Abstract

The direct benzene hydroxylation by an iron−oxo species is discussed from density-functional-theory (DFT) calculations. The proposed reaction pathway is FeO+ + C6H6 → OFe+(C6H6) → [TS1] → HO−Fe+−C6H5 → [TS2] → Fe+(C6H5OH) → Fe+ + C6H5OH, in which TS means transition state. This reaction is initiated by the formation of the reactant complex, OFe+(C6H6), exhibiting an η2-C6H6 binding mode; benzene C−H bonds are activated on this complex due to significant electron transfer from the benzene to the iron−oxo species. The reaction should proceed in a concerted manner, neither via the formation of radical species nor ionic intermediates.
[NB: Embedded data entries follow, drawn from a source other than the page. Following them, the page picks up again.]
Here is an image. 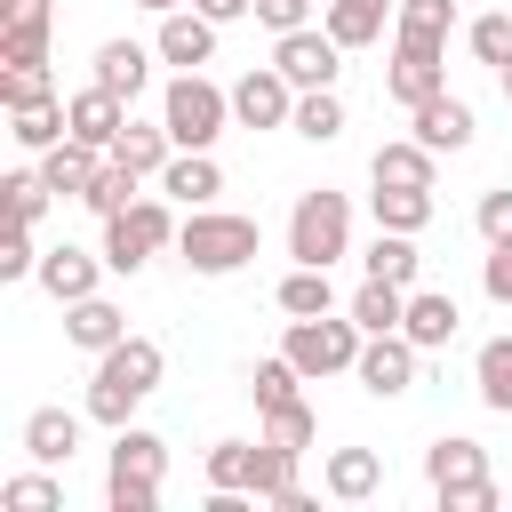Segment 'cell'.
Instances as JSON below:
<instances>
[{
  "mask_svg": "<svg viewBox=\"0 0 512 512\" xmlns=\"http://www.w3.org/2000/svg\"><path fill=\"white\" fill-rule=\"evenodd\" d=\"M160 368H168V352H160L152 336H120L112 352H96V376H88V400H80V408L120 432V424L136 416V400L160 392Z\"/></svg>",
  "mask_w": 512,
  "mask_h": 512,
  "instance_id": "obj_1",
  "label": "cell"
},
{
  "mask_svg": "<svg viewBox=\"0 0 512 512\" xmlns=\"http://www.w3.org/2000/svg\"><path fill=\"white\" fill-rule=\"evenodd\" d=\"M256 216H232V208H192L184 224H176V256L192 264V272H208V280H224V272H240L248 256H256Z\"/></svg>",
  "mask_w": 512,
  "mask_h": 512,
  "instance_id": "obj_2",
  "label": "cell"
},
{
  "mask_svg": "<svg viewBox=\"0 0 512 512\" xmlns=\"http://www.w3.org/2000/svg\"><path fill=\"white\" fill-rule=\"evenodd\" d=\"M160 472H168V440L144 424L112 432V472H104V504L112 512H152L160 504Z\"/></svg>",
  "mask_w": 512,
  "mask_h": 512,
  "instance_id": "obj_3",
  "label": "cell"
},
{
  "mask_svg": "<svg viewBox=\"0 0 512 512\" xmlns=\"http://www.w3.org/2000/svg\"><path fill=\"white\" fill-rule=\"evenodd\" d=\"M160 120H168L176 152H208L224 136V120H232V88H216L208 72H176L168 96H160Z\"/></svg>",
  "mask_w": 512,
  "mask_h": 512,
  "instance_id": "obj_4",
  "label": "cell"
},
{
  "mask_svg": "<svg viewBox=\"0 0 512 512\" xmlns=\"http://www.w3.org/2000/svg\"><path fill=\"white\" fill-rule=\"evenodd\" d=\"M288 256L296 264H336V256H352V200L344 192H304L296 208H288Z\"/></svg>",
  "mask_w": 512,
  "mask_h": 512,
  "instance_id": "obj_5",
  "label": "cell"
},
{
  "mask_svg": "<svg viewBox=\"0 0 512 512\" xmlns=\"http://www.w3.org/2000/svg\"><path fill=\"white\" fill-rule=\"evenodd\" d=\"M360 344H368V328L344 312V320H328V312H312V320H288V336H280V352L304 368V384H320V376H344L352 360H360Z\"/></svg>",
  "mask_w": 512,
  "mask_h": 512,
  "instance_id": "obj_6",
  "label": "cell"
},
{
  "mask_svg": "<svg viewBox=\"0 0 512 512\" xmlns=\"http://www.w3.org/2000/svg\"><path fill=\"white\" fill-rule=\"evenodd\" d=\"M168 240H176V216H168V200H152V192H136L120 216H104V264H112V272H144Z\"/></svg>",
  "mask_w": 512,
  "mask_h": 512,
  "instance_id": "obj_7",
  "label": "cell"
},
{
  "mask_svg": "<svg viewBox=\"0 0 512 512\" xmlns=\"http://www.w3.org/2000/svg\"><path fill=\"white\" fill-rule=\"evenodd\" d=\"M272 64L296 80V88H336V72H344V40L320 24H296V32H280V48H272Z\"/></svg>",
  "mask_w": 512,
  "mask_h": 512,
  "instance_id": "obj_8",
  "label": "cell"
},
{
  "mask_svg": "<svg viewBox=\"0 0 512 512\" xmlns=\"http://www.w3.org/2000/svg\"><path fill=\"white\" fill-rule=\"evenodd\" d=\"M232 120H240V128H288V120H296V80H288L280 64L240 72V80H232Z\"/></svg>",
  "mask_w": 512,
  "mask_h": 512,
  "instance_id": "obj_9",
  "label": "cell"
},
{
  "mask_svg": "<svg viewBox=\"0 0 512 512\" xmlns=\"http://www.w3.org/2000/svg\"><path fill=\"white\" fill-rule=\"evenodd\" d=\"M448 88V48H400L392 40V72H384V96L400 104V112H416L424 96H440Z\"/></svg>",
  "mask_w": 512,
  "mask_h": 512,
  "instance_id": "obj_10",
  "label": "cell"
},
{
  "mask_svg": "<svg viewBox=\"0 0 512 512\" xmlns=\"http://www.w3.org/2000/svg\"><path fill=\"white\" fill-rule=\"evenodd\" d=\"M352 376H360L376 400H400V392L416 384V344H408L400 328H392V336H368V344H360V360H352Z\"/></svg>",
  "mask_w": 512,
  "mask_h": 512,
  "instance_id": "obj_11",
  "label": "cell"
},
{
  "mask_svg": "<svg viewBox=\"0 0 512 512\" xmlns=\"http://www.w3.org/2000/svg\"><path fill=\"white\" fill-rule=\"evenodd\" d=\"M152 48H160V64L200 72V64L216 56V16H200V8H168V16H160V32H152Z\"/></svg>",
  "mask_w": 512,
  "mask_h": 512,
  "instance_id": "obj_12",
  "label": "cell"
},
{
  "mask_svg": "<svg viewBox=\"0 0 512 512\" xmlns=\"http://www.w3.org/2000/svg\"><path fill=\"white\" fill-rule=\"evenodd\" d=\"M112 264L104 256H88V248H72V240H56V248H40V288L56 296V304H80V296H96V280H104Z\"/></svg>",
  "mask_w": 512,
  "mask_h": 512,
  "instance_id": "obj_13",
  "label": "cell"
},
{
  "mask_svg": "<svg viewBox=\"0 0 512 512\" xmlns=\"http://www.w3.org/2000/svg\"><path fill=\"white\" fill-rule=\"evenodd\" d=\"M408 128H416V144H432V152H464L480 120H472V104H464V96H448V88H440V96H424V104L408 112Z\"/></svg>",
  "mask_w": 512,
  "mask_h": 512,
  "instance_id": "obj_14",
  "label": "cell"
},
{
  "mask_svg": "<svg viewBox=\"0 0 512 512\" xmlns=\"http://www.w3.org/2000/svg\"><path fill=\"white\" fill-rule=\"evenodd\" d=\"M64 112H72V136H80V144H96V152H112V136L128 128V96H112V88H96V80H88Z\"/></svg>",
  "mask_w": 512,
  "mask_h": 512,
  "instance_id": "obj_15",
  "label": "cell"
},
{
  "mask_svg": "<svg viewBox=\"0 0 512 512\" xmlns=\"http://www.w3.org/2000/svg\"><path fill=\"white\" fill-rule=\"evenodd\" d=\"M80 416H88V408H80ZM80 416H72V408H32V416H24V456H32V464H72V456H80Z\"/></svg>",
  "mask_w": 512,
  "mask_h": 512,
  "instance_id": "obj_16",
  "label": "cell"
},
{
  "mask_svg": "<svg viewBox=\"0 0 512 512\" xmlns=\"http://www.w3.org/2000/svg\"><path fill=\"white\" fill-rule=\"evenodd\" d=\"M424 480H432V496H440V488H464V480H488V448L464 440V432H440V440L424 448Z\"/></svg>",
  "mask_w": 512,
  "mask_h": 512,
  "instance_id": "obj_17",
  "label": "cell"
},
{
  "mask_svg": "<svg viewBox=\"0 0 512 512\" xmlns=\"http://www.w3.org/2000/svg\"><path fill=\"white\" fill-rule=\"evenodd\" d=\"M320 480H328L336 504H368V496L384 488V456H376V448H328Z\"/></svg>",
  "mask_w": 512,
  "mask_h": 512,
  "instance_id": "obj_18",
  "label": "cell"
},
{
  "mask_svg": "<svg viewBox=\"0 0 512 512\" xmlns=\"http://www.w3.org/2000/svg\"><path fill=\"white\" fill-rule=\"evenodd\" d=\"M64 336H72L80 352H112V344L128 336V312H120L112 296H80V304H64Z\"/></svg>",
  "mask_w": 512,
  "mask_h": 512,
  "instance_id": "obj_19",
  "label": "cell"
},
{
  "mask_svg": "<svg viewBox=\"0 0 512 512\" xmlns=\"http://www.w3.org/2000/svg\"><path fill=\"white\" fill-rule=\"evenodd\" d=\"M456 296H440V288H408V320H400V336L416 344V352H440L448 336H456Z\"/></svg>",
  "mask_w": 512,
  "mask_h": 512,
  "instance_id": "obj_20",
  "label": "cell"
},
{
  "mask_svg": "<svg viewBox=\"0 0 512 512\" xmlns=\"http://www.w3.org/2000/svg\"><path fill=\"white\" fill-rule=\"evenodd\" d=\"M400 16V0H320V24L344 40V48H368L384 40V24Z\"/></svg>",
  "mask_w": 512,
  "mask_h": 512,
  "instance_id": "obj_21",
  "label": "cell"
},
{
  "mask_svg": "<svg viewBox=\"0 0 512 512\" xmlns=\"http://www.w3.org/2000/svg\"><path fill=\"white\" fill-rule=\"evenodd\" d=\"M152 56H160V48H136V40H104V48H96V88H112V96H128V104H136V88L152 80Z\"/></svg>",
  "mask_w": 512,
  "mask_h": 512,
  "instance_id": "obj_22",
  "label": "cell"
},
{
  "mask_svg": "<svg viewBox=\"0 0 512 512\" xmlns=\"http://www.w3.org/2000/svg\"><path fill=\"white\" fill-rule=\"evenodd\" d=\"M112 160H128L136 176H160V168L176 160V136H168V120H128V128L112 136Z\"/></svg>",
  "mask_w": 512,
  "mask_h": 512,
  "instance_id": "obj_23",
  "label": "cell"
},
{
  "mask_svg": "<svg viewBox=\"0 0 512 512\" xmlns=\"http://www.w3.org/2000/svg\"><path fill=\"white\" fill-rule=\"evenodd\" d=\"M432 176H440V152L416 144V136L376 144V160H368V184H432Z\"/></svg>",
  "mask_w": 512,
  "mask_h": 512,
  "instance_id": "obj_24",
  "label": "cell"
},
{
  "mask_svg": "<svg viewBox=\"0 0 512 512\" xmlns=\"http://www.w3.org/2000/svg\"><path fill=\"white\" fill-rule=\"evenodd\" d=\"M160 192H168V200H184V208H208V200L224 192V168H216L208 152H176V160L160 168Z\"/></svg>",
  "mask_w": 512,
  "mask_h": 512,
  "instance_id": "obj_25",
  "label": "cell"
},
{
  "mask_svg": "<svg viewBox=\"0 0 512 512\" xmlns=\"http://www.w3.org/2000/svg\"><path fill=\"white\" fill-rule=\"evenodd\" d=\"M368 208H376V232H424L432 224V184H376Z\"/></svg>",
  "mask_w": 512,
  "mask_h": 512,
  "instance_id": "obj_26",
  "label": "cell"
},
{
  "mask_svg": "<svg viewBox=\"0 0 512 512\" xmlns=\"http://www.w3.org/2000/svg\"><path fill=\"white\" fill-rule=\"evenodd\" d=\"M448 32H456V0H400V16H392L400 48H448Z\"/></svg>",
  "mask_w": 512,
  "mask_h": 512,
  "instance_id": "obj_27",
  "label": "cell"
},
{
  "mask_svg": "<svg viewBox=\"0 0 512 512\" xmlns=\"http://www.w3.org/2000/svg\"><path fill=\"white\" fill-rule=\"evenodd\" d=\"M0 64H48V0L8 8V24H0Z\"/></svg>",
  "mask_w": 512,
  "mask_h": 512,
  "instance_id": "obj_28",
  "label": "cell"
},
{
  "mask_svg": "<svg viewBox=\"0 0 512 512\" xmlns=\"http://www.w3.org/2000/svg\"><path fill=\"white\" fill-rule=\"evenodd\" d=\"M96 168H104V152H96V144H80V136H64V144H48V152H40L48 192H72V200L88 192V176H96Z\"/></svg>",
  "mask_w": 512,
  "mask_h": 512,
  "instance_id": "obj_29",
  "label": "cell"
},
{
  "mask_svg": "<svg viewBox=\"0 0 512 512\" xmlns=\"http://www.w3.org/2000/svg\"><path fill=\"white\" fill-rule=\"evenodd\" d=\"M360 264H368V280H392V288H416V280H424V256H416V232H376Z\"/></svg>",
  "mask_w": 512,
  "mask_h": 512,
  "instance_id": "obj_30",
  "label": "cell"
},
{
  "mask_svg": "<svg viewBox=\"0 0 512 512\" xmlns=\"http://www.w3.org/2000/svg\"><path fill=\"white\" fill-rule=\"evenodd\" d=\"M472 392H480V408L512 416V336H488L472 352Z\"/></svg>",
  "mask_w": 512,
  "mask_h": 512,
  "instance_id": "obj_31",
  "label": "cell"
},
{
  "mask_svg": "<svg viewBox=\"0 0 512 512\" xmlns=\"http://www.w3.org/2000/svg\"><path fill=\"white\" fill-rule=\"evenodd\" d=\"M8 120H16L8 136H16L24 152H48V144H64V136H72V112H64V96H40V104H16Z\"/></svg>",
  "mask_w": 512,
  "mask_h": 512,
  "instance_id": "obj_32",
  "label": "cell"
},
{
  "mask_svg": "<svg viewBox=\"0 0 512 512\" xmlns=\"http://www.w3.org/2000/svg\"><path fill=\"white\" fill-rule=\"evenodd\" d=\"M280 312H288V320L336 312V280H328V264H296V272L280 280Z\"/></svg>",
  "mask_w": 512,
  "mask_h": 512,
  "instance_id": "obj_33",
  "label": "cell"
},
{
  "mask_svg": "<svg viewBox=\"0 0 512 512\" xmlns=\"http://www.w3.org/2000/svg\"><path fill=\"white\" fill-rule=\"evenodd\" d=\"M352 320H360L368 336H392V328L408 320V288H392V280H360V288H352Z\"/></svg>",
  "mask_w": 512,
  "mask_h": 512,
  "instance_id": "obj_34",
  "label": "cell"
},
{
  "mask_svg": "<svg viewBox=\"0 0 512 512\" xmlns=\"http://www.w3.org/2000/svg\"><path fill=\"white\" fill-rule=\"evenodd\" d=\"M256 464H264V440H216L208 448V488H248L256 496Z\"/></svg>",
  "mask_w": 512,
  "mask_h": 512,
  "instance_id": "obj_35",
  "label": "cell"
},
{
  "mask_svg": "<svg viewBox=\"0 0 512 512\" xmlns=\"http://www.w3.org/2000/svg\"><path fill=\"white\" fill-rule=\"evenodd\" d=\"M296 136H312V144H336L344 136V104H336V88H296V120H288Z\"/></svg>",
  "mask_w": 512,
  "mask_h": 512,
  "instance_id": "obj_36",
  "label": "cell"
},
{
  "mask_svg": "<svg viewBox=\"0 0 512 512\" xmlns=\"http://www.w3.org/2000/svg\"><path fill=\"white\" fill-rule=\"evenodd\" d=\"M136 184H144V176H136L128 160H112V152H104V168H96V176H88V192H80V208H96V216H120V208L136 200Z\"/></svg>",
  "mask_w": 512,
  "mask_h": 512,
  "instance_id": "obj_37",
  "label": "cell"
},
{
  "mask_svg": "<svg viewBox=\"0 0 512 512\" xmlns=\"http://www.w3.org/2000/svg\"><path fill=\"white\" fill-rule=\"evenodd\" d=\"M264 440H272V448H296V456L320 440V416L304 408V392H296V400H280V408H264Z\"/></svg>",
  "mask_w": 512,
  "mask_h": 512,
  "instance_id": "obj_38",
  "label": "cell"
},
{
  "mask_svg": "<svg viewBox=\"0 0 512 512\" xmlns=\"http://www.w3.org/2000/svg\"><path fill=\"white\" fill-rule=\"evenodd\" d=\"M296 384H304V368H296L288 352H272V360H256V368H248V392H256V416H264V408H280V400H296Z\"/></svg>",
  "mask_w": 512,
  "mask_h": 512,
  "instance_id": "obj_39",
  "label": "cell"
},
{
  "mask_svg": "<svg viewBox=\"0 0 512 512\" xmlns=\"http://www.w3.org/2000/svg\"><path fill=\"white\" fill-rule=\"evenodd\" d=\"M0 504L8 512H64V488L48 472H16V480H0Z\"/></svg>",
  "mask_w": 512,
  "mask_h": 512,
  "instance_id": "obj_40",
  "label": "cell"
},
{
  "mask_svg": "<svg viewBox=\"0 0 512 512\" xmlns=\"http://www.w3.org/2000/svg\"><path fill=\"white\" fill-rule=\"evenodd\" d=\"M0 192H8V216H16V224H40V216H48V176H40V168H16Z\"/></svg>",
  "mask_w": 512,
  "mask_h": 512,
  "instance_id": "obj_41",
  "label": "cell"
},
{
  "mask_svg": "<svg viewBox=\"0 0 512 512\" xmlns=\"http://www.w3.org/2000/svg\"><path fill=\"white\" fill-rule=\"evenodd\" d=\"M40 96H56V88H48V64H8V72H0V104H8V112H16V104H40Z\"/></svg>",
  "mask_w": 512,
  "mask_h": 512,
  "instance_id": "obj_42",
  "label": "cell"
},
{
  "mask_svg": "<svg viewBox=\"0 0 512 512\" xmlns=\"http://www.w3.org/2000/svg\"><path fill=\"white\" fill-rule=\"evenodd\" d=\"M464 40H472V56H480V64H512V16H472V32H464Z\"/></svg>",
  "mask_w": 512,
  "mask_h": 512,
  "instance_id": "obj_43",
  "label": "cell"
},
{
  "mask_svg": "<svg viewBox=\"0 0 512 512\" xmlns=\"http://www.w3.org/2000/svg\"><path fill=\"white\" fill-rule=\"evenodd\" d=\"M496 504H504L496 472H488V480H464V488H440V512H496Z\"/></svg>",
  "mask_w": 512,
  "mask_h": 512,
  "instance_id": "obj_44",
  "label": "cell"
},
{
  "mask_svg": "<svg viewBox=\"0 0 512 512\" xmlns=\"http://www.w3.org/2000/svg\"><path fill=\"white\" fill-rule=\"evenodd\" d=\"M40 272V240H32V224H16V240L0 248V280H32Z\"/></svg>",
  "mask_w": 512,
  "mask_h": 512,
  "instance_id": "obj_45",
  "label": "cell"
},
{
  "mask_svg": "<svg viewBox=\"0 0 512 512\" xmlns=\"http://www.w3.org/2000/svg\"><path fill=\"white\" fill-rule=\"evenodd\" d=\"M472 224H480V240H512V192H504V184H496V192H480Z\"/></svg>",
  "mask_w": 512,
  "mask_h": 512,
  "instance_id": "obj_46",
  "label": "cell"
},
{
  "mask_svg": "<svg viewBox=\"0 0 512 512\" xmlns=\"http://www.w3.org/2000/svg\"><path fill=\"white\" fill-rule=\"evenodd\" d=\"M480 288H488V304H512V240H488V264H480Z\"/></svg>",
  "mask_w": 512,
  "mask_h": 512,
  "instance_id": "obj_47",
  "label": "cell"
},
{
  "mask_svg": "<svg viewBox=\"0 0 512 512\" xmlns=\"http://www.w3.org/2000/svg\"><path fill=\"white\" fill-rule=\"evenodd\" d=\"M312 8H320V0H256V16H264L272 32H296V24H312Z\"/></svg>",
  "mask_w": 512,
  "mask_h": 512,
  "instance_id": "obj_48",
  "label": "cell"
},
{
  "mask_svg": "<svg viewBox=\"0 0 512 512\" xmlns=\"http://www.w3.org/2000/svg\"><path fill=\"white\" fill-rule=\"evenodd\" d=\"M192 8H200V16H216V24H240L256 0H192Z\"/></svg>",
  "mask_w": 512,
  "mask_h": 512,
  "instance_id": "obj_49",
  "label": "cell"
},
{
  "mask_svg": "<svg viewBox=\"0 0 512 512\" xmlns=\"http://www.w3.org/2000/svg\"><path fill=\"white\" fill-rule=\"evenodd\" d=\"M136 8H152V16H168V8H192V0H136Z\"/></svg>",
  "mask_w": 512,
  "mask_h": 512,
  "instance_id": "obj_50",
  "label": "cell"
},
{
  "mask_svg": "<svg viewBox=\"0 0 512 512\" xmlns=\"http://www.w3.org/2000/svg\"><path fill=\"white\" fill-rule=\"evenodd\" d=\"M496 80H504V104H512V64H496Z\"/></svg>",
  "mask_w": 512,
  "mask_h": 512,
  "instance_id": "obj_51",
  "label": "cell"
},
{
  "mask_svg": "<svg viewBox=\"0 0 512 512\" xmlns=\"http://www.w3.org/2000/svg\"><path fill=\"white\" fill-rule=\"evenodd\" d=\"M8 8H32V0H8Z\"/></svg>",
  "mask_w": 512,
  "mask_h": 512,
  "instance_id": "obj_52",
  "label": "cell"
}]
</instances>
The reaction mechanism is quite similar to the two-step concerted mechanism that we have proposed originally for the direct methane hydroxylation by an iron−oxo species. The quartet potential energy surface affords a low-cost reaction pathway for the benzene hydroxylation, spin inversion being unimportant in contrast to the methane hydroxylation in which crossing between the sextet and quartet potential energy surfaces plays an important role. We suggest that our two-step concerted mechanism should be widely applicable to hydrocarbon hydroxylations catalyzed by transition-metal oxides if coordinatively unsaturated metal oxides are responsible for such important catalytic reactions.